● Objective a
Copy the part of the email about cloning experiments between "But I agree" and "passed are overridden?", inclusive.

● Text passage
I see Amila’s point and can be argued that, Airavata Client can fetch 
experiment, modify what is needed and re-submit as a new experiment.

But I agree with Saminda, if an experiment has dozens of inputs and if say only 
parameter or scheduling info needs to be changes, cloning makes it useful. The 
challenge though is how to communicate what all needs to be changed? Should we 
assume anything explicitly not passed remains as original experiment and the 
ones passed are overridden? 

I think the word clone seems fine and also aligns with the Java Clone 
interpretation [1].

This brings up another question, should there be only create, launch, clone and 
terminate experiments or should we also have a configure experiment? The 
purpose of configure is to let the client slowly load up the object as it has 
the information and only launch it when it is ready. That way portals need not 
have an intermediate persistence for these objects and facilitate users to 
build an experiment in long sessions. Thought?

Suresh
[1] - http://docs.oracle.com/javase/7/docs/api/java/lang/Object.html#clone()

On Jan 17, 2014, at 2:05 PM, Saminda Wijeratne <[email protected]> wrote:

> an experiment will not define new descriptors but rather point to an existing 
> descriptor(s). IMO (correct me if I'm wrong),
> 
> Experiment = Application + Input value(s) for application + Configuration 
> data for managing job
> 
> Application = Service Descriptor + Host Descriptor + Application Descriptor
> 
> Thus for an experiment it involves quite the amount of data of which needs to 
> be specified. Thus it is easier to make a copy of it rather than asking the 
> user to specify all of the data again when only there are very few changes 
> compared to original experiment. Perhaps the confusion here is the word 
> "clone"?
> 
> 
> On Fri, Jan 17, 2014 at 10:20 AM, Amila Jayasekara <[email protected]> 
> wrote:
> This seems like adding new experiment definition. (i.e. new descriptors).
> As far as I understood this should be handled at UI layer (?). For the 
> backend it will just be new descriptor definitions (?).
> Maybe I am missing something.
> 
> - AJ
> 
> 
> On Fri, Jan 17, 2014 at 1:15 PM, Saminda Wijeratne <[email protected]> wrote:
> This was in accordance with the CIPRES usecase scenario where users would 
> want to rerun their tasks but with subset of slightly different 
> parameters/input. This is particularly useful for them because their tasks 
> can include more than 20-30 parameters most of the time.
> 
> 
> On Fri, Jan 17, 2014 at 6:49 AM, Sachith Withana <[email protected]> wrote:
> Hi Amila,
> 
> The use of the word "cloning" is misleading.

● Task inputs

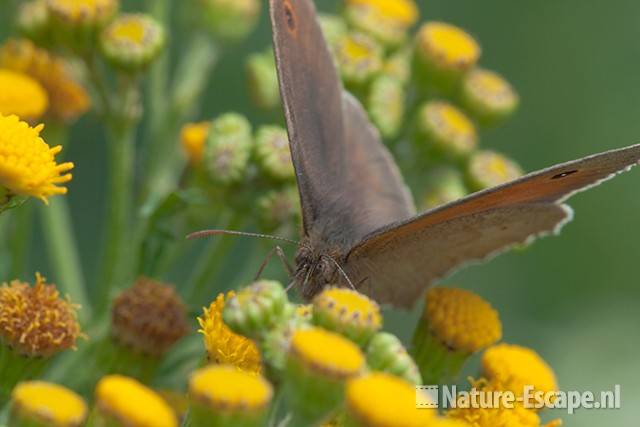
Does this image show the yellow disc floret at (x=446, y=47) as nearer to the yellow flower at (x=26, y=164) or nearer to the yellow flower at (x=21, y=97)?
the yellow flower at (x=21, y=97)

==

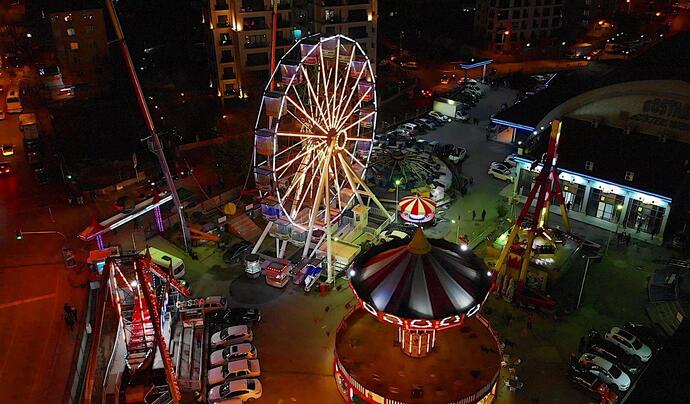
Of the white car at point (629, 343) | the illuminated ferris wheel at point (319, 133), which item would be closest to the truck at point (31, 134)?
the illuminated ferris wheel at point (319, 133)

* * *

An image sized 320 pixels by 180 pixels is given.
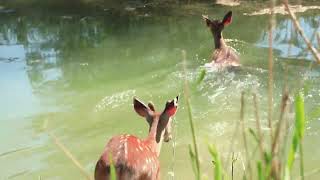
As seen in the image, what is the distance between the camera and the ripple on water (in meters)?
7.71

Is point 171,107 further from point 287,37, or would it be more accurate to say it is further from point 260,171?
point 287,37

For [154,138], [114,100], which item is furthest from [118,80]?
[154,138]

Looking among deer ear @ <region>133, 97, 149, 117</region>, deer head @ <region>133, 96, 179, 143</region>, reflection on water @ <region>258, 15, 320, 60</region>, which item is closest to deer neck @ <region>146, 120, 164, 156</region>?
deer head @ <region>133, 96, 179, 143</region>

● Objective b
Collect every line of the listing that contains the string "deer", matching case.

● Exercise result a
But I agree with Saminda, if an experiment has dozens of inputs and if say only 
parameter or scheduling info needs to be changes, cloning makes it useful. The 
challenge though is how to communicate what all needs to be changed? Should we 
assume anything explicitly not passed remains as original experiment and the 
ones passed are overridden?

● Exercise result b
Looking among deer ear @ <region>133, 97, 149, 117</region>, deer head @ <region>133, 96, 179, 143</region>, reflection on water @ <region>258, 15, 320, 60</region>, which item is closest to deer neck @ <region>146, 120, 164, 156</region>?
deer head @ <region>133, 96, 179, 143</region>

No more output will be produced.